[Some records]
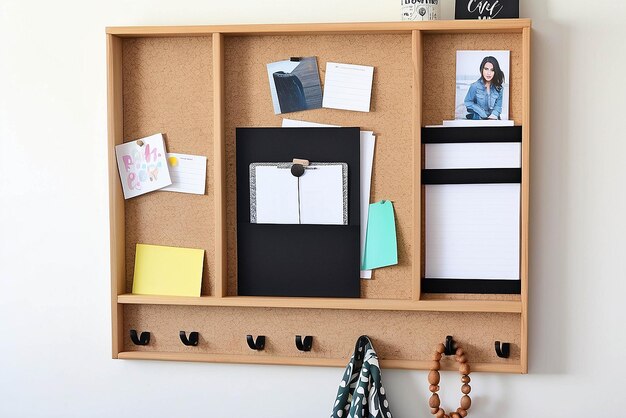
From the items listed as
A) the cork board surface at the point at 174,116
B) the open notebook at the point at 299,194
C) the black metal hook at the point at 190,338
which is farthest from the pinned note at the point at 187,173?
the black metal hook at the point at 190,338

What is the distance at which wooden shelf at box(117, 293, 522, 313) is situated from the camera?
1.67 m

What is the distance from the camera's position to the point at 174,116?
5.79 feet

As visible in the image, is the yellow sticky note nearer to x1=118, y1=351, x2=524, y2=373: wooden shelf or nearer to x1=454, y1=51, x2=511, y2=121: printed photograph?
x1=118, y1=351, x2=524, y2=373: wooden shelf

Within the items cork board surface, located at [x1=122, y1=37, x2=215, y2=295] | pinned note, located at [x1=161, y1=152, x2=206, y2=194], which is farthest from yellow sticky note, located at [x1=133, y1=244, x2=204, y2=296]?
pinned note, located at [x1=161, y1=152, x2=206, y2=194]

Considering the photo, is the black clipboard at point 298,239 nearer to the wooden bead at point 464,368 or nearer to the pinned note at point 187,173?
the pinned note at point 187,173

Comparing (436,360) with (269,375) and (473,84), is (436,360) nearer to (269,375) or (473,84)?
(269,375)

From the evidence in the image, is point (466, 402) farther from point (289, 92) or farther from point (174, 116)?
point (174, 116)

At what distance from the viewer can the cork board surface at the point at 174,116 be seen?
5.75 feet

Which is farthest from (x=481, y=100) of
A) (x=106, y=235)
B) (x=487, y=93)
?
(x=106, y=235)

# Problem requirements
Please turn the material above into a numbered list with one line per item, leaving out the blank lines and the picture.

# Problem solution
1. From the items listed as
2. A) the cork board surface at the point at 174,116
3. B) the open notebook at the point at 299,194
4. C) the black metal hook at the point at 190,338
5. which is farthest from the pinned note at the point at 187,173?
6. the black metal hook at the point at 190,338
7. What is the distance at which wooden shelf at box(117, 293, 522, 313) is situated from the camera?
8. 1.67 m
9. What is the distance from the camera's position to the point at 174,116?
10. 5.79 feet
11. As visible in the image, is the yellow sticky note nearer to x1=118, y1=351, x2=524, y2=373: wooden shelf or nearer to x1=454, y1=51, x2=511, y2=121: printed photograph?
12. x1=118, y1=351, x2=524, y2=373: wooden shelf
13. Within the items cork board surface, located at [x1=122, y1=37, x2=215, y2=295] | pinned note, located at [x1=161, y1=152, x2=206, y2=194], which is farthest from yellow sticky note, located at [x1=133, y1=244, x2=204, y2=296]?
14. pinned note, located at [x1=161, y1=152, x2=206, y2=194]
15. Considering the photo, is the black clipboard at point 298,239 nearer to the wooden bead at point 464,368 or nearer to the pinned note at point 187,173?
16. the pinned note at point 187,173
17. Comparing (436,360) with (269,375) and (473,84), is (436,360) nearer to (269,375) or (473,84)?
18. (269,375)
19. From the evidence in the image, is point (466, 402) farther from point (289, 92) or farther from point (174, 116)?
20. point (174, 116)
21. At what distance from the viewer can the cork board surface at the point at 174,116 be seen?
22. 5.75 feet
23. Which is farthest from (x=481, y=100) of
24. A) (x=106, y=235)
25. B) (x=487, y=93)
26. ?
27. (x=106, y=235)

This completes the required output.